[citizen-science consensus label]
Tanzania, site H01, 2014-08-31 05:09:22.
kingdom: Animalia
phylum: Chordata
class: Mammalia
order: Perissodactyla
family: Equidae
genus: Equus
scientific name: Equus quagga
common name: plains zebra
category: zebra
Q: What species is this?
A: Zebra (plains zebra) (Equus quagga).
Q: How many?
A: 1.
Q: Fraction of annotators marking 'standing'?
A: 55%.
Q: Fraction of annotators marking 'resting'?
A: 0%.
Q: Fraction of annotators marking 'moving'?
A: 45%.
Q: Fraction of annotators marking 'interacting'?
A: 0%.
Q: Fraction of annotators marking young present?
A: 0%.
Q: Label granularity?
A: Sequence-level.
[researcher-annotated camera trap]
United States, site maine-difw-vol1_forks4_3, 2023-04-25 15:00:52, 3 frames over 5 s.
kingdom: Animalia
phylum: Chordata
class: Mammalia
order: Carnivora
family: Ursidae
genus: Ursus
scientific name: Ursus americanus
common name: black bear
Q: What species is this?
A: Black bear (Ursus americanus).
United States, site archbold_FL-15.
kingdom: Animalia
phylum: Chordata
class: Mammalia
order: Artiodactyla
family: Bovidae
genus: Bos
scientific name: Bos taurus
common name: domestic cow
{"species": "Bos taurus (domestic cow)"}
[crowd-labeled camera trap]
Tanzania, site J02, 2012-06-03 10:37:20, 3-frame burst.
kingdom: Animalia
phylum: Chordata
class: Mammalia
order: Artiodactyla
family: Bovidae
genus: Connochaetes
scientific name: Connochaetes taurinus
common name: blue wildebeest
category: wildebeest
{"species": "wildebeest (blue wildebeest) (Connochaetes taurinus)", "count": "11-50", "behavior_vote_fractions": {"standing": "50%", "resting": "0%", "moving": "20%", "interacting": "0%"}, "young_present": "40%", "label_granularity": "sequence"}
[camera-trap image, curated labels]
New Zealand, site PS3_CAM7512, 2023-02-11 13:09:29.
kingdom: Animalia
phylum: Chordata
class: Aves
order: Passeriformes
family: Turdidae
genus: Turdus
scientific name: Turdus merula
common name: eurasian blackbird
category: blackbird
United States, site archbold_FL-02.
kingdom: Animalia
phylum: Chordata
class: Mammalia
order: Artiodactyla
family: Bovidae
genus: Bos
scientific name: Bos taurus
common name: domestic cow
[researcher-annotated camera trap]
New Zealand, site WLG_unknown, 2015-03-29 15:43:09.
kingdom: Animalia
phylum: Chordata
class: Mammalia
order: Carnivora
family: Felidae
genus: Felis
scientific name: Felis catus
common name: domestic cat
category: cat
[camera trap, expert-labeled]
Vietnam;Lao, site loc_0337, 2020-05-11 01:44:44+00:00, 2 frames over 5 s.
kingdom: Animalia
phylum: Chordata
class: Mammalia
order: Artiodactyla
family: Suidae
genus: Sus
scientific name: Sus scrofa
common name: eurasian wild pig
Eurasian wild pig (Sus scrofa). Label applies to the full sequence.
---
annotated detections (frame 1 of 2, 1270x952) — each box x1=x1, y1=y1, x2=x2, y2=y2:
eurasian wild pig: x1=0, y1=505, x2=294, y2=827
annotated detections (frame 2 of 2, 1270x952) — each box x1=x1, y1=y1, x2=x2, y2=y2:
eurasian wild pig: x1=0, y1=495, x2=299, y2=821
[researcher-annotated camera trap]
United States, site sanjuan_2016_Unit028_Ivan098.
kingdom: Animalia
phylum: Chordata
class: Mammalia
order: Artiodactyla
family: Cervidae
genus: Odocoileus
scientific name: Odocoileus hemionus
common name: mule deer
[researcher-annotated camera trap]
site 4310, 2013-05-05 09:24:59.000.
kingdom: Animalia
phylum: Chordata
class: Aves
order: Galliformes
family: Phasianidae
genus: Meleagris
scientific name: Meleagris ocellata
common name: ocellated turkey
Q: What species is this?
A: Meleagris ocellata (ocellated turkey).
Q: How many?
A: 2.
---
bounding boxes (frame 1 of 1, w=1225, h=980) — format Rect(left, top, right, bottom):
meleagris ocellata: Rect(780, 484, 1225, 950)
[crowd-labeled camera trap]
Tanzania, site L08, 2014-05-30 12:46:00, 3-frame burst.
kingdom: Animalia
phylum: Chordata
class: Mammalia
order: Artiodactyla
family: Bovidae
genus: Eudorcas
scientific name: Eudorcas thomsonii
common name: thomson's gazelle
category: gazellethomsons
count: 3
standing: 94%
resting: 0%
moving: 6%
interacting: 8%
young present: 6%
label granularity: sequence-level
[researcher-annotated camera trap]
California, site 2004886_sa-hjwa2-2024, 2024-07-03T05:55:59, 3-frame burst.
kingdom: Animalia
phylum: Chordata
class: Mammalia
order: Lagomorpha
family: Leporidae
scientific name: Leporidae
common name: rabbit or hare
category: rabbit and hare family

########

**What you are asked to do:**
In the lines above, find each one with "Tanzania" and list it.

**Answer for this exercise:**
Tanzania, site H01, 2014-08-31 05:09:22.
Tanzania, site J02, 2012-06-03 10:37:20, 3-frame burst.
Tanzania, site L08, 2014-05-30 12:46:00, 3-frame burst.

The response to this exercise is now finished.